The law will allow a parent pharmacist to monitor up to two remote pharmacies staffed by pharmacy technicians. The monitoring will be done real time with data, audio and video telecommunication.
Gov. Gretchen Whitmer signed the bill, Senate Bill 340, which supporters say will help cut travel distances and health care costs to both patients and pharmacies in rural areas. Naysayers, however, have argued that the bill would further open the door to easy opioid access while lacking in safeguards.
State Sen.
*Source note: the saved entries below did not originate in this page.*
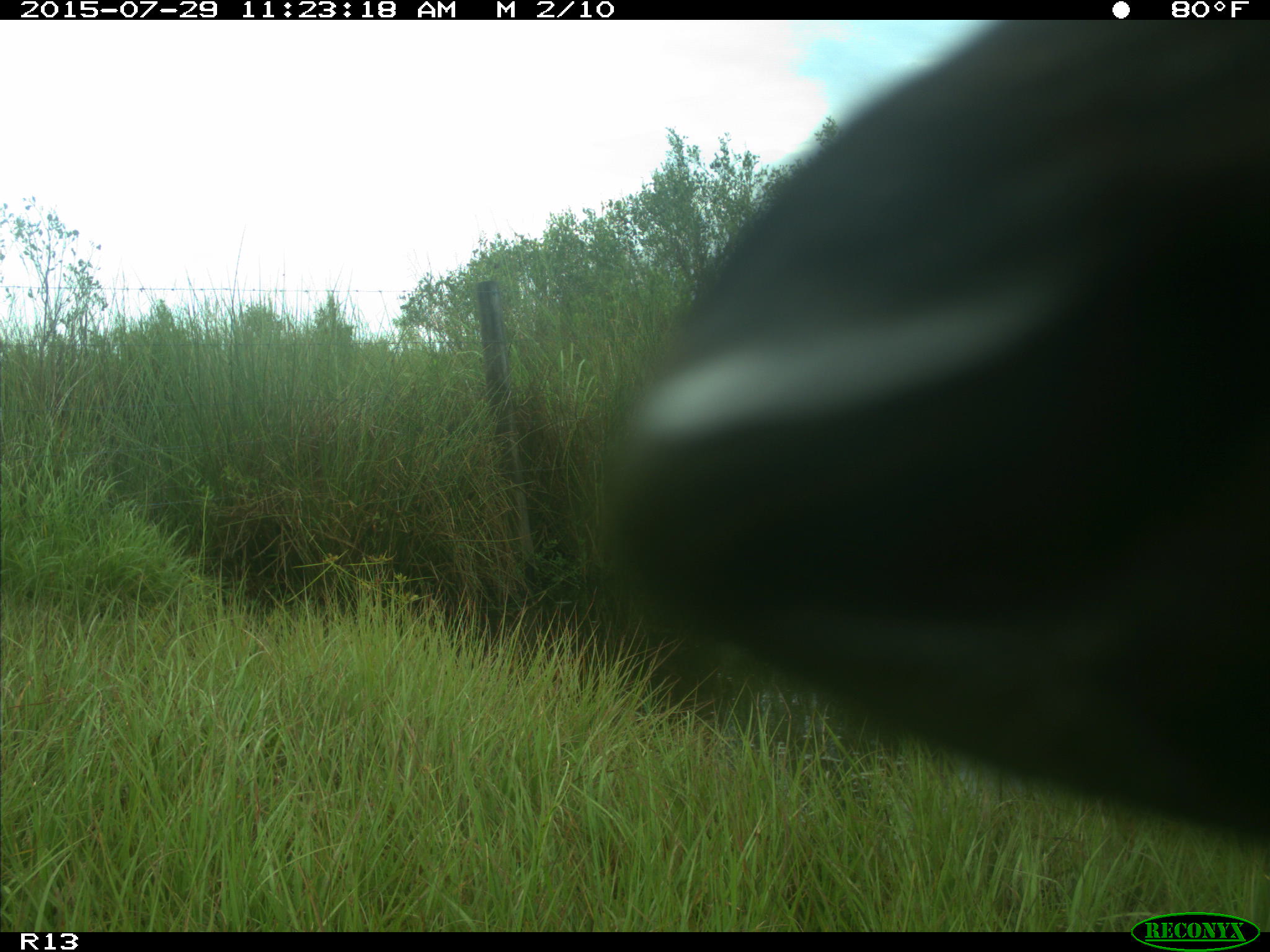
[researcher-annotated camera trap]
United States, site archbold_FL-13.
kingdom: Animalia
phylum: Chordata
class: Mammalia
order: Artiodactyla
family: Bovidae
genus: Bos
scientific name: Bos taurus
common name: domestic cow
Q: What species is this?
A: Bos taurus (domestic cow).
Curt VanderWall (R-Ludington), one of the bill’s sponsors, commented following the signing of the bill.
“Today, Michigan joined the ranks of more than 20 states that allow for remote pharmacies," VanderWall said, as reported by The Center Square. "This measure will give additional options to pharmacists to open pharmacies in rural areas and provide increased access to Michigan residents.”
The bill not only allows licensed pharmacists to both visually monitor and review medication dispensation but to ensure that remote pharmacies are appropriately staffed with qualified technicians while conducting video chats with patients.
“Ultimately the benefit is our northern rural communities that have no access to pharmacists or prescription drugs or the knowledge, and the pharmacist will now have that opportunity if a parent pharmacy that appeals can open in that community,” VanderWall said, as reported by The Center Square.
Remote pharmacies must be located more than 10 miles away from a regular pharmacy, unless they obtain a special waiver from regulators, and are limited to dispensing an average of 150 prescriptions a day. A designated pharmacist can be in charge of three pharmacies, including two remotely.
The law is backed by the Michigan Pharmacists Association, Cardinal Health and hospitals across the state, among other health groups, and is set to take effect this spring.